Last night, I wrote:

Before the threat of a partial shutdown became apparent, few were talking about the Republicans losing the House. Now, we’re hearing such talk, backed up by at least some evidence.

The evidence I cited was a PPP poll of 24 House districts taken after the partial shutdown began. It found that registered voters in 17 of those districts favored a generic Democratic challenger over the incumbent Republican. Democrats need to pick up 17 seats in the 2014 election to take control of the House.

To be clear, I wasn’t suggesting that such a takeover is likely; only that it has become “thinkable.” Has it?

PPP is a partisan operation. As Jim Geraghty notes, citing Stuart Rothenberg, its surveys often are intended to boost Democratic recruiting, fundraising or prospects. This poll reportedly was commissioned by MoveOn.org. In all likelihood, its purpose was to create a helpful narrative about the political repercussions of the shutdown and the nature of the midterms.

This doesn’t mean that the PPP poll necessarily is wrong or dishonest. But there are issues with it. As Rothenberg points out:

The “polls” did not include head-to-head ballot tests of likely nominees (even though the surveys could have included candidate names in many contests), but instead relied on a messy question that was part “re-elect” and part “generic ballot.” The results are of little or no use because that is not the choice voters will face on Election Day.

Moreover, at least five of the 17 Republicans who are “losing” either have no serious opposition or have less-than-top-tier opponents at this point: Steve King (Iowa’s 4th District), Andy Barr (Kentucky’s 6th), Kerry Bentivolio (Michigan’s 11th), Patrick Meehan (Pennsylvania’s 7th) and Sean P. Duffy (Wisconsin’s 7th). Bentivolio may not survive a GOP primary.

To be fair, polling performed more than a year before the election that tests the strength of an incumbent against generic opposition doesn’t strike me as entirely out-of-line. Republican commentators frequently make much of the fact that a Democratic incumbent can’t get to 50 percent support, even if the incumbent is outpacing possible rivals or no such rivals have yet emerged.

However, the PPP poll was prefaced with the claim that the incumbent House Republican is responsible for the shutdown. To be sure, a majority of voters hold congressional Republicans primarily responsible for the shutdown right now. But this view is hardly axiomatic or universal. Even a Daily Kos writer had to acknowledge that the PPP poll assumes

an ideal environment where one side is able to widely disseminate its preferred message, without pushback or interference from the other side. In other words, a scenario nothing like what you encounter in the real world.

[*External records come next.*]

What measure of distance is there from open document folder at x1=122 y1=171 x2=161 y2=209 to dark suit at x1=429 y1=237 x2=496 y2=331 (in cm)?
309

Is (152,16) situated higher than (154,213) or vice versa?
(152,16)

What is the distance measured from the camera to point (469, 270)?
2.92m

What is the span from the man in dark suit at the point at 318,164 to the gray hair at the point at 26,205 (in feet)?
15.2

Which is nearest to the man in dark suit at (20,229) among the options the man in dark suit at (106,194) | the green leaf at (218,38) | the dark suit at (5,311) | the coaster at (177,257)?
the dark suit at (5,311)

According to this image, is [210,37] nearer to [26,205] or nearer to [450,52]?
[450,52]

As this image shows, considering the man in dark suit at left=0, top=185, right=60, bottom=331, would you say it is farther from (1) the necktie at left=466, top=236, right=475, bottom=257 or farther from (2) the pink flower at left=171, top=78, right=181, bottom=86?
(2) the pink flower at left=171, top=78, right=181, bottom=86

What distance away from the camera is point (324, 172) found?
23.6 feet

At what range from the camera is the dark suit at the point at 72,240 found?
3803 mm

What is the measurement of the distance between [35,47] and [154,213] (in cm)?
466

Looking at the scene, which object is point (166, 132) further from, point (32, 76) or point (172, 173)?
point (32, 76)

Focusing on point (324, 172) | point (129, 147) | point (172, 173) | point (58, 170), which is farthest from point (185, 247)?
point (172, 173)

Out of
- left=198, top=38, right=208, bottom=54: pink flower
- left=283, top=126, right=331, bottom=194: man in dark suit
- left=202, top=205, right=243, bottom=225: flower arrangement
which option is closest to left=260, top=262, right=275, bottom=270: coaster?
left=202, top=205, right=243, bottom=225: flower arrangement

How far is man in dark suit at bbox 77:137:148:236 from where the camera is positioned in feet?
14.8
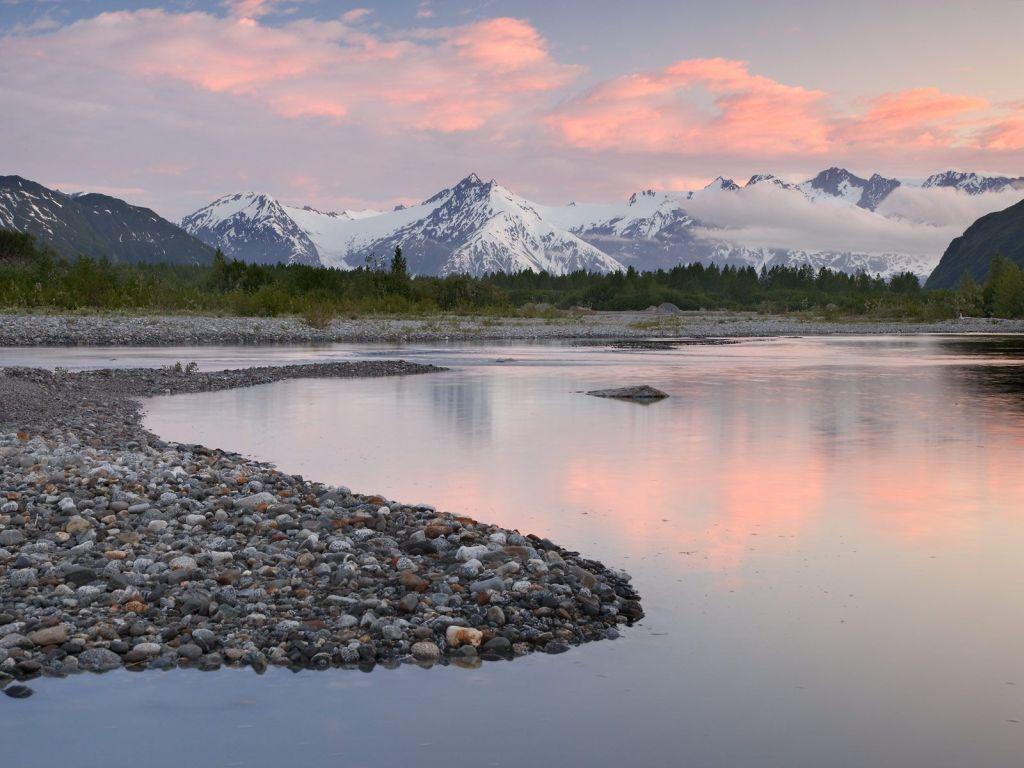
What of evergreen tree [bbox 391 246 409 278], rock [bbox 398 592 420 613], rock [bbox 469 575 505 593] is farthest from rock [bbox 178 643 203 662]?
evergreen tree [bbox 391 246 409 278]

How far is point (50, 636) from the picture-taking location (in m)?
7.89

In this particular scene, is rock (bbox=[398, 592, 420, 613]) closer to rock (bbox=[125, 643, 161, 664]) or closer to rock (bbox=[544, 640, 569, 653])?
rock (bbox=[544, 640, 569, 653])

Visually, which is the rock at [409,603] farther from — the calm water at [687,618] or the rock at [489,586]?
the calm water at [687,618]

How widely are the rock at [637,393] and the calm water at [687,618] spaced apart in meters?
4.62

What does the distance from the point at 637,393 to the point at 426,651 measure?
2209cm

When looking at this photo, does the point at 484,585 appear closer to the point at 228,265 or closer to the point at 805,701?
the point at 805,701

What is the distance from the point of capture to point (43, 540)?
10406mm

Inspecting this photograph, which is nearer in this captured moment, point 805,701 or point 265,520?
point 805,701

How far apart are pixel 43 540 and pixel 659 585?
6.31 metres

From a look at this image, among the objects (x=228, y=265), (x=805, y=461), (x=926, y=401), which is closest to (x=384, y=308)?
(x=228, y=265)

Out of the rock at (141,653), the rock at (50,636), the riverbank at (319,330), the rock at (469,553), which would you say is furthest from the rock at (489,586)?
the riverbank at (319,330)

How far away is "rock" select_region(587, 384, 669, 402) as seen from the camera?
2933 centimetres

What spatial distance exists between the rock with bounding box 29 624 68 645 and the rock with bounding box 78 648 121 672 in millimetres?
282

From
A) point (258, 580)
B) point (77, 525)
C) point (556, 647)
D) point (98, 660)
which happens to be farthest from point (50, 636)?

That said, though, these polls show that hammering Republicans over the shutdown has the potential to be effective across a very diverse array of districts.

I conclude that the partial shutdown has made a change in control of the House thinkable, but not likely. The impact of additional jolts of this nature cannot be predicted. But since Republicans still have the upper hand, Democrats have more to gain politically, when it comes to the House anyway, from new jolts.